## DESCRIPCIÓN DEL EJERCICIO
Traduzca al inglés la siguiente oración del texto sobre la visita a Ida Vitale: "Minutos después, vemos su figura acercarse con una sonrisa tan luminosa como el sol primaveral que nos acompaña."

## TEXTO PROPORCIONADO
Puntualidad inglesa. Once de la mañana, estamos apostados sobre la calle Hipólito Irigoyen, en el edificio que da a la esquina. Tocamos el portero eléctrico de su apartamento , Ida Vitale nos da la bienvenida. “Ya bajo”, nos dice.
Minutos después, vemos su figura acercarse con una sonrisa tan luminosa como el sol primaveral que nos acompaña.
En su apartamento hay centenares de libros en bibliotecas y decenas de fotos. Y vaquitas en miniatura; luego me dirá que las colecciona. Instantáneas familiares y con poetas. Reconozco una clásica. La del poeta Enrique Fierro, su segundo esposo, de sombrero y con bastón.
El premio Cervantes hizo que la vida de Vitale se intensificara en charlas, entrevistas y presentaciones. Todos los medios quieren tener su palabra. Y seguramente, pienso, esto le quita tiempo para lo más le gusta: escribir. “Acá no pasa nada con el Cervantes”, dice y se ríe. “Pero se supone
que tengo que moverme un poco más”. Ese movimiento al que se refiere está respaldado en años de libros y escritura.

## CONTENIDO DE REGISTROS
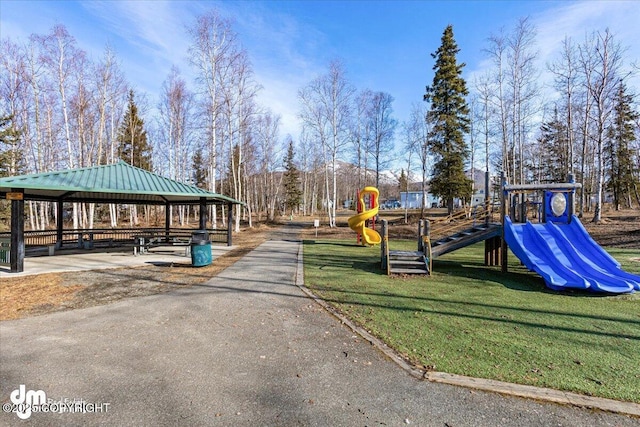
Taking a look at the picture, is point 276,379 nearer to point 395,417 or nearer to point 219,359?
point 219,359

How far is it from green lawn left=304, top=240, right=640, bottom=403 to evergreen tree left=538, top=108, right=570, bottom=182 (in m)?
30.2

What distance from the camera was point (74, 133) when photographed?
27156mm

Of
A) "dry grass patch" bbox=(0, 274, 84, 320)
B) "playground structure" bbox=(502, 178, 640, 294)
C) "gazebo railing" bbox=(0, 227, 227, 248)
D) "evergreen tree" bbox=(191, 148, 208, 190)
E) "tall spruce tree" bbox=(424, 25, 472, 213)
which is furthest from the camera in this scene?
"evergreen tree" bbox=(191, 148, 208, 190)

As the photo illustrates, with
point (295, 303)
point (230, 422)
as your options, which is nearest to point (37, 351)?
point (230, 422)

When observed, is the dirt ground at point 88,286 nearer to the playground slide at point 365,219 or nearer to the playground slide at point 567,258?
the playground slide at point 365,219

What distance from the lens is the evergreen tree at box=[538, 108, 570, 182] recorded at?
1296 inches

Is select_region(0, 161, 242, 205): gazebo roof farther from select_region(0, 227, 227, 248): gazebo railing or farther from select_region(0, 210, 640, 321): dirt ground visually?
select_region(0, 210, 640, 321): dirt ground

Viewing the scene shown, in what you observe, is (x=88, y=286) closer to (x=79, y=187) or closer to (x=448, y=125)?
(x=79, y=187)

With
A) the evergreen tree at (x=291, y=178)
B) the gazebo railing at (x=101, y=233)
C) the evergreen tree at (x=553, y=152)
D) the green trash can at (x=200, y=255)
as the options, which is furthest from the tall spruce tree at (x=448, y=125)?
the evergreen tree at (x=291, y=178)

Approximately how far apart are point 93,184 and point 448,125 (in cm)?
2609

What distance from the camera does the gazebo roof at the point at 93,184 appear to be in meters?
9.78

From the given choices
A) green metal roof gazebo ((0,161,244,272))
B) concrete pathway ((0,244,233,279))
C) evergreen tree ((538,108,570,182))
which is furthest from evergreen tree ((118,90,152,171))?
evergreen tree ((538,108,570,182))

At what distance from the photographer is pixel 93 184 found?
1090cm

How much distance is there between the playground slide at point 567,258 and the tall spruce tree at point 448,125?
58.8ft
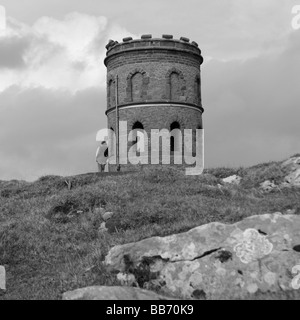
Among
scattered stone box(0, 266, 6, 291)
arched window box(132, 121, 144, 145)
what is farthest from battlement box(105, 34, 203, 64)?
scattered stone box(0, 266, 6, 291)

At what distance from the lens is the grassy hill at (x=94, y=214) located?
356 inches

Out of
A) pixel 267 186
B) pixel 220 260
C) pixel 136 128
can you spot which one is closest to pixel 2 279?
pixel 220 260

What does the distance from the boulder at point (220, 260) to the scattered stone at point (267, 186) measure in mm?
10586

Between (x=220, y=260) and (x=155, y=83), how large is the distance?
28.5m

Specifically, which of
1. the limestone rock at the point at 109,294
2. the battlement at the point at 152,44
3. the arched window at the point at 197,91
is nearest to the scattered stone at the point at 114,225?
the limestone rock at the point at 109,294

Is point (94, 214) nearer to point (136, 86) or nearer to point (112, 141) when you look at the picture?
point (136, 86)

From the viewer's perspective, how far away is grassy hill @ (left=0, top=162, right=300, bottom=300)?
9.03 meters

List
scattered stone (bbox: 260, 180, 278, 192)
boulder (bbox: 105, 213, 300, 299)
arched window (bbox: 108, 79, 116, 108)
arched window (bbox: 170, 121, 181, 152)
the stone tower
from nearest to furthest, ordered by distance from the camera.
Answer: boulder (bbox: 105, 213, 300, 299) < scattered stone (bbox: 260, 180, 278, 192) < the stone tower < arched window (bbox: 170, 121, 181, 152) < arched window (bbox: 108, 79, 116, 108)

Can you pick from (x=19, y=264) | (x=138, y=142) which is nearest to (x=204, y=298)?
(x=19, y=264)

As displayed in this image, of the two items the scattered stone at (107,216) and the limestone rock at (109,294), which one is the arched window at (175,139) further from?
the limestone rock at (109,294)

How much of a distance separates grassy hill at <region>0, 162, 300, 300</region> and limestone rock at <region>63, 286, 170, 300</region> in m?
1.36

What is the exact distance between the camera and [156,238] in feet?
26.7

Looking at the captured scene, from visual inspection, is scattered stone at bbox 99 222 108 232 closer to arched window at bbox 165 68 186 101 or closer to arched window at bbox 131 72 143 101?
arched window at bbox 131 72 143 101

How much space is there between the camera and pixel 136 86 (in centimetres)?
3528
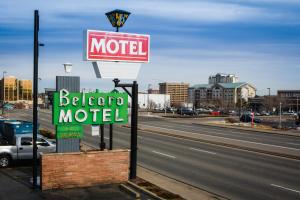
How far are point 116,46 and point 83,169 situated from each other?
5.53m

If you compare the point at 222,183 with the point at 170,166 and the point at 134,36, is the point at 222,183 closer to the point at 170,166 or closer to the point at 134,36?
the point at 170,166

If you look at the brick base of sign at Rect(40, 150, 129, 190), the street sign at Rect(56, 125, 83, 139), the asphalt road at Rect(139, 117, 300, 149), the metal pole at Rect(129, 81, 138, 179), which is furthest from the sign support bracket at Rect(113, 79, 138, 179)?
the asphalt road at Rect(139, 117, 300, 149)

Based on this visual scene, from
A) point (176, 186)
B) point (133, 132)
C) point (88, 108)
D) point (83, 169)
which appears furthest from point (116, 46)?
point (176, 186)

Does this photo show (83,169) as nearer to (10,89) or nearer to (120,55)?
(120,55)

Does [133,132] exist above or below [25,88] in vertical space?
below

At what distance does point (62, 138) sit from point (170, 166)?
7.34 m

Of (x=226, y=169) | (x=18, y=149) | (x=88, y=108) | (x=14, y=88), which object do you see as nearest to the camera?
(x=88, y=108)

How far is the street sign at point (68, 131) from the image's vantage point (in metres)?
16.8

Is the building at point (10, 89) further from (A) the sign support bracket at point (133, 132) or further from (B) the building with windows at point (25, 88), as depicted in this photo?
(A) the sign support bracket at point (133, 132)

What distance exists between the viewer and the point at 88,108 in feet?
56.0

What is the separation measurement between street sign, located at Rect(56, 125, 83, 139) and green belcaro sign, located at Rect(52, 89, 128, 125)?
25 centimetres

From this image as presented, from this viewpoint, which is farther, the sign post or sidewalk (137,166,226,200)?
the sign post

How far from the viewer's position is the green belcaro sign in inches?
651

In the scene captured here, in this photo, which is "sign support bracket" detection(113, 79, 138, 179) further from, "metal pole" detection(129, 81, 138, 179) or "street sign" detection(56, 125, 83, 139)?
"street sign" detection(56, 125, 83, 139)
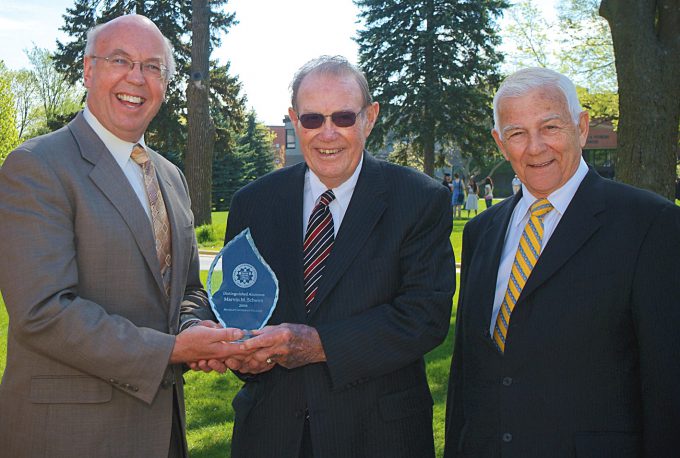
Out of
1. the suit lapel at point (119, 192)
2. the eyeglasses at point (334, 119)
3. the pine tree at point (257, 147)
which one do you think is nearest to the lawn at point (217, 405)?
the suit lapel at point (119, 192)

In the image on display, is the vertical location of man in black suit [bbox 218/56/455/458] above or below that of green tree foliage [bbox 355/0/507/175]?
below

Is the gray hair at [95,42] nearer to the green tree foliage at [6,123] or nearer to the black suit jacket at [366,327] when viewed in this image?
the black suit jacket at [366,327]

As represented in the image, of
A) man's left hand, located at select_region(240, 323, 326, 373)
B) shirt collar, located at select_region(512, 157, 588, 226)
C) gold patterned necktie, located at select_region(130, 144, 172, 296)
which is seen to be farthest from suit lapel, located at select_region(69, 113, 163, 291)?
shirt collar, located at select_region(512, 157, 588, 226)

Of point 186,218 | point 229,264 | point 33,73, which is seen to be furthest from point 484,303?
point 33,73

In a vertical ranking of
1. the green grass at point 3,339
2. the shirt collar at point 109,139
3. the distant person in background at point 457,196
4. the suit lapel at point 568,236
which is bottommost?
the green grass at point 3,339

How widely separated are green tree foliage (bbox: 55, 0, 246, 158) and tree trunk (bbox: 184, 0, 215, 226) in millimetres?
8101

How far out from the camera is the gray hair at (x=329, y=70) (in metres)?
3.17

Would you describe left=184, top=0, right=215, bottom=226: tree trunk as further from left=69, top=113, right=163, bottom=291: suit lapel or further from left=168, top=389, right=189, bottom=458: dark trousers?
left=69, top=113, right=163, bottom=291: suit lapel

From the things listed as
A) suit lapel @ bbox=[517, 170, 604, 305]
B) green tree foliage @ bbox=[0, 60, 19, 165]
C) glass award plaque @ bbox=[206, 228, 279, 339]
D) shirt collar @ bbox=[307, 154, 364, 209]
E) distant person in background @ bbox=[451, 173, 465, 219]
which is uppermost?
green tree foliage @ bbox=[0, 60, 19, 165]

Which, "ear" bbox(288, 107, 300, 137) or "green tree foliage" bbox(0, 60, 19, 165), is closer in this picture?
"ear" bbox(288, 107, 300, 137)

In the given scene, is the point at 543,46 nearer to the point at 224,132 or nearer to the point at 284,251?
the point at 224,132

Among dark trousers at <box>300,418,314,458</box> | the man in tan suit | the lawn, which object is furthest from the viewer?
the lawn

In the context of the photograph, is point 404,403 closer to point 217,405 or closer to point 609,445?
point 609,445

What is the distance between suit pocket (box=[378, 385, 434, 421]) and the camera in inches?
119
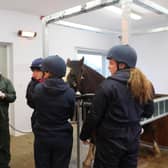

## RESULTADO DE LA TAREA
A few minutes later, we see her figure approaching with a smile as bright as the spring sun that accompanies us.